Excerpt provided>
-*-
# ABS Light on but no codes; Any help appreciated



## vDubDevil (Feb 8, 2011)

Hello all, 

My girlfriends 2001 Jetta VR6 has been having problems with the ABS and traction control lights coming on. We replaced the abs module just last summer with one out of my 2000 Jetta in perfect working order and had been working since then. Wheel speed sensors were also replaced last summer. 

I have no idea why the light would be coming on and not be storing any codes. I thought it was the sensors but that should throw a code. Also thought the module mightve went again but no code for that either. 

The lights are not always on but do come on very frequently. It is rare that they are off; only when the car hasnt been driven frequently and once youre on the road and up to speed they come back (my reasoning behind the wheel speed sensors being a problem).
-*-
Stored data>
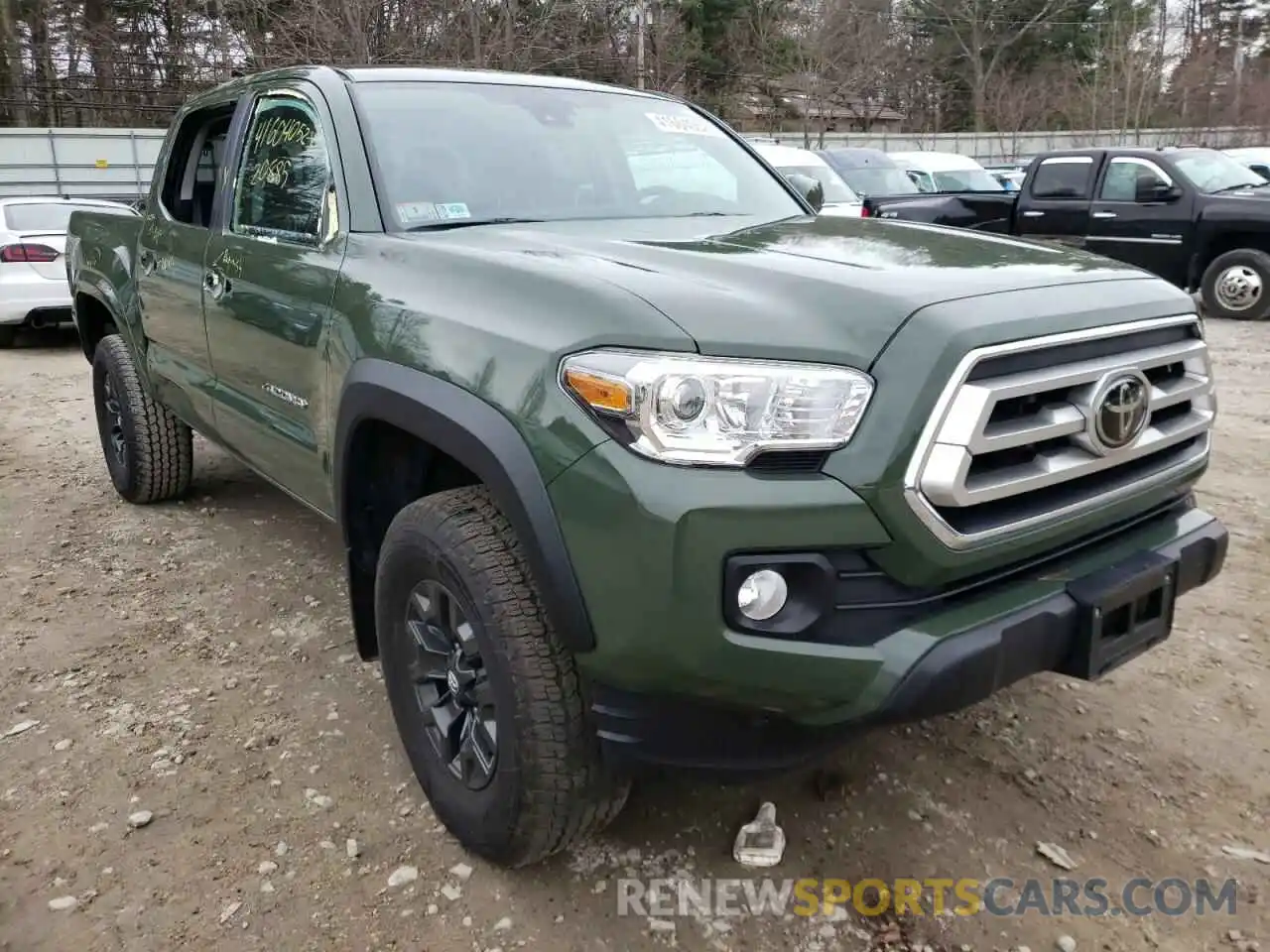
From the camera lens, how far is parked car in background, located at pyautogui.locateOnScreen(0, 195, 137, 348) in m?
9.56

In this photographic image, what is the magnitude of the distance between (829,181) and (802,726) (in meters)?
10.6

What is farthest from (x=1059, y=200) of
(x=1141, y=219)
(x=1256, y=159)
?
(x=1256, y=159)

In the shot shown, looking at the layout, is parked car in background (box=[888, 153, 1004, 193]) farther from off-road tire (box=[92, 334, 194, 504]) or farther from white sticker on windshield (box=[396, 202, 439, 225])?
white sticker on windshield (box=[396, 202, 439, 225])

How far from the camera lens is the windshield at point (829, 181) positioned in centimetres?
1127

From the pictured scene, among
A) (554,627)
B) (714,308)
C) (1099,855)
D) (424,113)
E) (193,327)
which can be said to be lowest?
(1099,855)

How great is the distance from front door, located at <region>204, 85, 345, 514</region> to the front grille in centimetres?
169

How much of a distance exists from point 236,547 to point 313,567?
478mm

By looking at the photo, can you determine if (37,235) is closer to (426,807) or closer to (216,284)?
(216,284)

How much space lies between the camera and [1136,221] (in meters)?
10.7

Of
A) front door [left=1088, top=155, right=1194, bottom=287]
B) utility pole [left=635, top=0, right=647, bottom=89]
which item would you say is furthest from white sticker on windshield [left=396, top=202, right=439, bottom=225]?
utility pole [left=635, top=0, right=647, bottom=89]

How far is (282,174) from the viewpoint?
3.34 m

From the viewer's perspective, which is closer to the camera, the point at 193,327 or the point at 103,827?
the point at 103,827

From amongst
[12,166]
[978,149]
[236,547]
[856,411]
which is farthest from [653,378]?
[978,149]

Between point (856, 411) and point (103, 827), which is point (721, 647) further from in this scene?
point (103, 827)
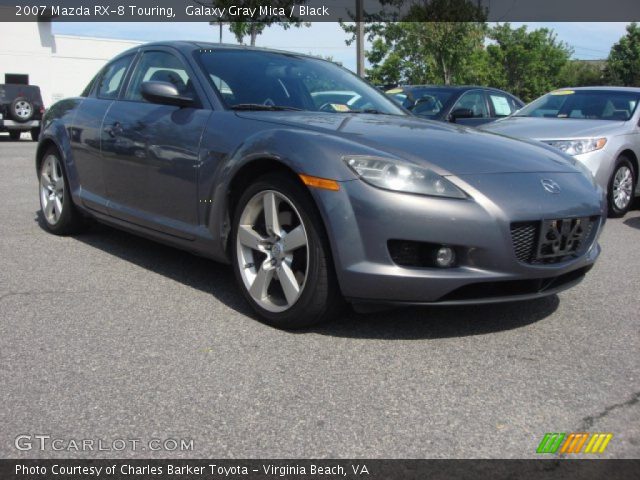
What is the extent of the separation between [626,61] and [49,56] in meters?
49.4

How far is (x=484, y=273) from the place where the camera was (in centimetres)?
332

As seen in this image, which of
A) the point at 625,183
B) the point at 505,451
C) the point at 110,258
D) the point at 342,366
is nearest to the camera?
the point at 505,451

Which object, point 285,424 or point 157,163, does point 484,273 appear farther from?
point 157,163

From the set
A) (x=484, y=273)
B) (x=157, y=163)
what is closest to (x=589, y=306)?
(x=484, y=273)

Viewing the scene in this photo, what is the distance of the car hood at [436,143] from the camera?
3.51 metres

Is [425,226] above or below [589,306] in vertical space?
above

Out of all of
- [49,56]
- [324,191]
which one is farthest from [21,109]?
[49,56]

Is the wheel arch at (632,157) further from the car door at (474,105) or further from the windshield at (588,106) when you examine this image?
the car door at (474,105)

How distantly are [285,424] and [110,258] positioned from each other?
304 centimetres

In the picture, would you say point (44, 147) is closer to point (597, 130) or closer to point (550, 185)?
point (550, 185)

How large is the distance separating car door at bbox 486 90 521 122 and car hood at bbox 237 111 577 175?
6466mm

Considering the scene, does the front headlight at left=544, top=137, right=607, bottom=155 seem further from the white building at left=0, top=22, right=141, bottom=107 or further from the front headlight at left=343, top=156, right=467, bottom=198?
the white building at left=0, top=22, right=141, bottom=107

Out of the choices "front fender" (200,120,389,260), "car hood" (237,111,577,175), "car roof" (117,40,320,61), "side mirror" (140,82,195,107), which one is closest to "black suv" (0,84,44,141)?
"car roof" (117,40,320,61)


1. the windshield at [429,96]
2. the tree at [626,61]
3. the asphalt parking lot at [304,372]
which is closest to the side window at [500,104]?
the windshield at [429,96]
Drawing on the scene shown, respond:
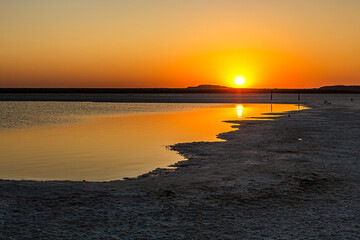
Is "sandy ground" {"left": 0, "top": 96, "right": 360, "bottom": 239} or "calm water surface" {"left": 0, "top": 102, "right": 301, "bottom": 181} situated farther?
"calm water surface" {"left": 0, "top": 102, "right": 301, "bottom": 181}

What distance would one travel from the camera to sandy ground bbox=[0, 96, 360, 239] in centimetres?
621

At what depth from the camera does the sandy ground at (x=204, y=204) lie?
6211 millimetres

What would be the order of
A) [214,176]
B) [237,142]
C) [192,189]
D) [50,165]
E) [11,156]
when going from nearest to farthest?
[192,189] → [214,176] → [50,165] → [11,156] → [237,142]

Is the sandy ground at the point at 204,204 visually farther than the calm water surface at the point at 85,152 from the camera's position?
No

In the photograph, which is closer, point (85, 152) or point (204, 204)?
point (204, 204)

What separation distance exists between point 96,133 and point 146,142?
16.4ft

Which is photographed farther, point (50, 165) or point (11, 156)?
point (11, 156)

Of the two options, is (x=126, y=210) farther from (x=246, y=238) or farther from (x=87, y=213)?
(x=246, y=238)

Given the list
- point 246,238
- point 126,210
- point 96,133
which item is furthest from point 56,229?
point 96,133

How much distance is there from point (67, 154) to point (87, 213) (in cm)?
844

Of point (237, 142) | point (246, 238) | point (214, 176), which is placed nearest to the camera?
point (246, 238)

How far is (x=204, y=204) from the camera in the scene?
25.2 ft

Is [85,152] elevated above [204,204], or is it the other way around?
[204,204]

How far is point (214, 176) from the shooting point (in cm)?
1019
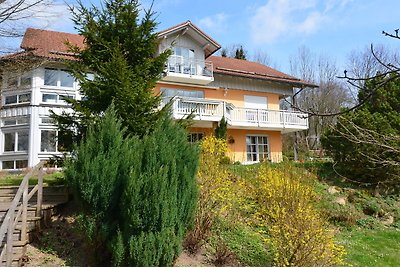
-*-
In the ABS light thread, which two parts were replaced last summer? The listing has no connection to the ABS light thread.

Output of the task> The ABS module and the wheel speed sensors.